We can verify that the round-trip conversion (AOPNetwork > Cytoscape > AOPNetwork) preserves the data integrity:

In [14]:
round_build = AOPNetworkBuilder()

In [15]:
round_build.update_from_json(cy_network)


<pyaop.aop.core_model.AOPNetwork at 0x7692266afd10>

In [16]:
# Test round-trip data integrity
original_summary = builder.network.get_summary()
loaded_summary = round_build.network.get_summary()

print("Round-trip integrity check:")
for key in original_summary:
    original_val = original_summary[key]
    loaded_val = loaded_summary[key]
    status = "y" if original_val == loaded_val else "x"
    print(f"{status} {key}: {original_val} → {loaded_val}")

# Check AOP info preservation
original_aops = set(builder.network.aop_info.keys())
loaded_aops = set(round_build.network.aop_info.keys())
aop_status = "y" if original_aops == loaded_aops else "x"
print(f"{aop_status} AOP IDs preserved: {len(original_aops)} → {len(loaded_aops)}")

round_trip_network = round_build.network.to_cytoscape_elements()

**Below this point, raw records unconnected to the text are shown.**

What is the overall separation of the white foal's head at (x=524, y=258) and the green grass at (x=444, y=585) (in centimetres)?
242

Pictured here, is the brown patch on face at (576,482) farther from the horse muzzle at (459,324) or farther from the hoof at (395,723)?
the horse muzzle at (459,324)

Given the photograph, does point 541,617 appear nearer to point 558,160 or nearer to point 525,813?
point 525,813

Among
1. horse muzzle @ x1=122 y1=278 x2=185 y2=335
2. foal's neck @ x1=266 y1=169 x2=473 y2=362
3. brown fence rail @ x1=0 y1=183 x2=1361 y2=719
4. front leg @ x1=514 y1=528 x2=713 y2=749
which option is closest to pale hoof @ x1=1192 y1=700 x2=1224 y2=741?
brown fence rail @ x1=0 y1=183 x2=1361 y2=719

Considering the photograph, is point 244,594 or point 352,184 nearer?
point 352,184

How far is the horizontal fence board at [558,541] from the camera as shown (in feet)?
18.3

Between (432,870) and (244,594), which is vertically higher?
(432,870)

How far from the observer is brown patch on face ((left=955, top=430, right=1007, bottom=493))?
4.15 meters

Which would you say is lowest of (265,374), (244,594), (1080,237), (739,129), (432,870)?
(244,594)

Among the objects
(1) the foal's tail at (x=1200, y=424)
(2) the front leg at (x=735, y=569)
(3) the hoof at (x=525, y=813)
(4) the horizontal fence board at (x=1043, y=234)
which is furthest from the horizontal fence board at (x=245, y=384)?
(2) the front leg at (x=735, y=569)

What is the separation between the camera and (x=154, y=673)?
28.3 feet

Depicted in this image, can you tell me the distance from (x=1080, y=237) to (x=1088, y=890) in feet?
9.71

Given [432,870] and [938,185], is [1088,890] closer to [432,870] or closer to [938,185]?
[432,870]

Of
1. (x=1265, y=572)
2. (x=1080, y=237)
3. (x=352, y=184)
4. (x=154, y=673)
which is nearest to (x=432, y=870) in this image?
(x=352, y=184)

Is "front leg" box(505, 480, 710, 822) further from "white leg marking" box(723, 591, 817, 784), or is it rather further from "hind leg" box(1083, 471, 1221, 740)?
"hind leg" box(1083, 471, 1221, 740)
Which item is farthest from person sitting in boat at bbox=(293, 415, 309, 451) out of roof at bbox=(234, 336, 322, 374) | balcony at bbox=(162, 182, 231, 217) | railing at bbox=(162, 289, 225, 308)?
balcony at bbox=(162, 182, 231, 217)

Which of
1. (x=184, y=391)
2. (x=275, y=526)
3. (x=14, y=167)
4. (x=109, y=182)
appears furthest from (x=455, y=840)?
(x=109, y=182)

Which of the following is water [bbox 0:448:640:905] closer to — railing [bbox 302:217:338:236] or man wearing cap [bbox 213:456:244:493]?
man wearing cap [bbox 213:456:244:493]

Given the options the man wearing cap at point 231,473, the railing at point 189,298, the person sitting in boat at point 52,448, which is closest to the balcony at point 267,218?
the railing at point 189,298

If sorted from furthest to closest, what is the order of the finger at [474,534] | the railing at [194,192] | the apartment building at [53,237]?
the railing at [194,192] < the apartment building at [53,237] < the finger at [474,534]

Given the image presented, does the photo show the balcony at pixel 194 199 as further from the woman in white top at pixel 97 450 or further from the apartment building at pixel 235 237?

Round-trip integrity check:
y total_key_events: 12 → 12
y mie_count: 1 → 1
y ao_count: 3 → 3
y ke_count: 8 → 8
y ker_count: 17 → 17
y gene_associations: 26 → 26
y gene_expression_associations: 0 → 0
y compound_associations: 10 → 10
y component_associations: 7 → 7
x organ_associations: 6 → 8
y total_aops: 3 → 3
y AOP IDs preserved: 3 → 3


In [17]:
app = Dash()

app.layout = html.Div(
    [
        cyto.Cytoscape(
            id="cytoscape-aop-network",
            layout=round_trip_network["layout"],
            stylesheet=round_trip_network["style"],
            elements=round_trip_network["elements"],
            style={"width": "100%", "height": "800px"},
        )
    ]
)
app.run(mode="inline")

### Export to Cytoscape CX2
The network, metadata, and its styles are exported to Cytoscape Export format (CX2) using the `to_cx2` method.

### Export to RDF
The network can be exported to RDF using the `to_rdf` method.